|
WCR PHOTO | THANDIWE KONGUAVI Sisters of Providence postulant Mary Truong, left, stands with Srs. Mae Valdez, Germaine Chalifoux and Elizabeth Kaczmacrzyk at Providence Centre in Edmonton. |
August 17, 2015
THANDIWE KONGUAVI
WESTERN CATHOLIC REPORTER
When Mary Truong first met the Sisters of Providence, her heart leapt.
After seven years of teaching, travelling the world and acquiring her own house, a car, great friends and family, Truong, now 33, wished she was called to the single life.
But having struggled with discernment as far back as her first call to be a sister as a child, she mustered up the courage to take the first step to explore religious life.
She had seen different communities, Googled congregation websites and even tried a vocation match website in her discernment. The Sisters of Providence did not come up in her match results.
Truong had not knocked on their door, stumbled upon their website or even heard about the Canadian religious congregation before.
Yet when she first encountered the order, the connection was almost mystical. Truong had never set eyes on a Sister of Providence until a vocations retreat in Calgary last year.
Yet, in this crowded room filled with women, some in habits, representing at least 10 congregations, she remembers a distinct feeling. Truong describes it as being like that of the apostles, after Jesus rose from the dead, when they saw him again.
"Their hearts just leapt - or they had this reaction in their hearts - way before they knew that was Jesus, right," said Truong. "It was kind of a similar thing (with me).
"My heart reacted even though I didn't know who they were or what this thing was called."
Truong walked straight across the room and said, "Hi, my name is Mary, and I don't know who you are," she recalls, laughing.

> [SUPPLIED MATERIAL]
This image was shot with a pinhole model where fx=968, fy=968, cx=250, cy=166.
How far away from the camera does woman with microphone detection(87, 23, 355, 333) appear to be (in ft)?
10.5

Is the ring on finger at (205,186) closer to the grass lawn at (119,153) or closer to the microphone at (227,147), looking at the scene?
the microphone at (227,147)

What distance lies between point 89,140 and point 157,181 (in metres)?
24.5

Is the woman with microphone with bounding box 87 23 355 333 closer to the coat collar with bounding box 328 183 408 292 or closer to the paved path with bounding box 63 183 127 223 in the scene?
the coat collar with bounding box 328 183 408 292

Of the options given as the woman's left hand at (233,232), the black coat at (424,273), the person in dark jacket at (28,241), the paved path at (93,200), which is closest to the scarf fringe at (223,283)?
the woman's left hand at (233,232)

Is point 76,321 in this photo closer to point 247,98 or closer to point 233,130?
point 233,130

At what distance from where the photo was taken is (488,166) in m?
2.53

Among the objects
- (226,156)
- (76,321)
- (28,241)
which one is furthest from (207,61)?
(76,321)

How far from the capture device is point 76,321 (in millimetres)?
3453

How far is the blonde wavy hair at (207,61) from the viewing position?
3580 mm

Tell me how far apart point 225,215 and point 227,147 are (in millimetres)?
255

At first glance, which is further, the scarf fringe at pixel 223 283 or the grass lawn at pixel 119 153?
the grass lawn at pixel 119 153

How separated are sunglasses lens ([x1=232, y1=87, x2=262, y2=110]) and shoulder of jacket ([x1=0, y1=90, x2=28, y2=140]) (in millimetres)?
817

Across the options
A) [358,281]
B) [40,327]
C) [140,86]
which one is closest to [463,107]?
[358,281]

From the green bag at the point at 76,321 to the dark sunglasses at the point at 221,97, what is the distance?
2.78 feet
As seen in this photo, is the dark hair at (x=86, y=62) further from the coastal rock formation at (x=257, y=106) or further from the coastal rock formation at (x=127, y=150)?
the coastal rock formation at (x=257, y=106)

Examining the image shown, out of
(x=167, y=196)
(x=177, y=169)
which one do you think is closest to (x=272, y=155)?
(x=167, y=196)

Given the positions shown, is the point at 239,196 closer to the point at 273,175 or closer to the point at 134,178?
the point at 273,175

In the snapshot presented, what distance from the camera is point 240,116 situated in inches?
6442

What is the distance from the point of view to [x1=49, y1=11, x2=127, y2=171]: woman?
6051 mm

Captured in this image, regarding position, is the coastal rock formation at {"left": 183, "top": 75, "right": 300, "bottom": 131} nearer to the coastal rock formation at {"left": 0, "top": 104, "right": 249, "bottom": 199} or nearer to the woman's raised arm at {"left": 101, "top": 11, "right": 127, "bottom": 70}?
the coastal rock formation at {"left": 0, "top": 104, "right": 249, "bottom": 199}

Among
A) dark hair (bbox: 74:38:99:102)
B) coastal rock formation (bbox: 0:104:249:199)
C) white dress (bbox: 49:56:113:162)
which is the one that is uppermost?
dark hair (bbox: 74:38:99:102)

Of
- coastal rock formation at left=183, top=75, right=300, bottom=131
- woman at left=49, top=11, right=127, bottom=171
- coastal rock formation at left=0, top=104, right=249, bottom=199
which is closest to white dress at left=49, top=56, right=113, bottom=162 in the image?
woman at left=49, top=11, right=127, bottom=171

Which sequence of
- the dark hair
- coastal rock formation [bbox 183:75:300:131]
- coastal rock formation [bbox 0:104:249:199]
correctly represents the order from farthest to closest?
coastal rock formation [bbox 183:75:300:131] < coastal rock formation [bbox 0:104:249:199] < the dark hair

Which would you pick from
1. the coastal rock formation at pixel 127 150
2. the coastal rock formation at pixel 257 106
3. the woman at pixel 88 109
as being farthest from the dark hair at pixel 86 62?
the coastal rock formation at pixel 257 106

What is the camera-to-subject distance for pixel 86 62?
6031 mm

> [THE TASKS]
A. In the article on Mary Truong, why does Truong compare her reaction at the Calgary retreat to that of the apostles?
B. Answer these questions from the article on Mary Truong:
(i) How old is Truong?
(ii) In which city was the vocations retreat where she first saw a Sister of Providence?
(iii) Where was the photo of Truong and the sisters taken?
C. Say whether each statement agrees with the article on Mary Truong:
(i) The Sisters of Providence appeared in Truong's vocation match results.
(ii) Truong had been teaching for seven years before she began exploring religious life.
(iii) Every woman in the retreat room wore a habit.

> [ANSWERS PER TASK]
A. When the apostles saw Jesus again after he rose from the dead, their hearts leapt before they knew it was him. Truong's heart reacted the same way when she met the Sisters of Providence, even though she didn't know who they were or what the community was called.

B.
(i) 33
(ii) Calgary
(iii) At Providence Centre in Edmonton

C.
(i) No: "The Sisters of Providence did not come up in her match results."
(ii) Yes: "After seven years of teaching"
(iii) No: "some in habits"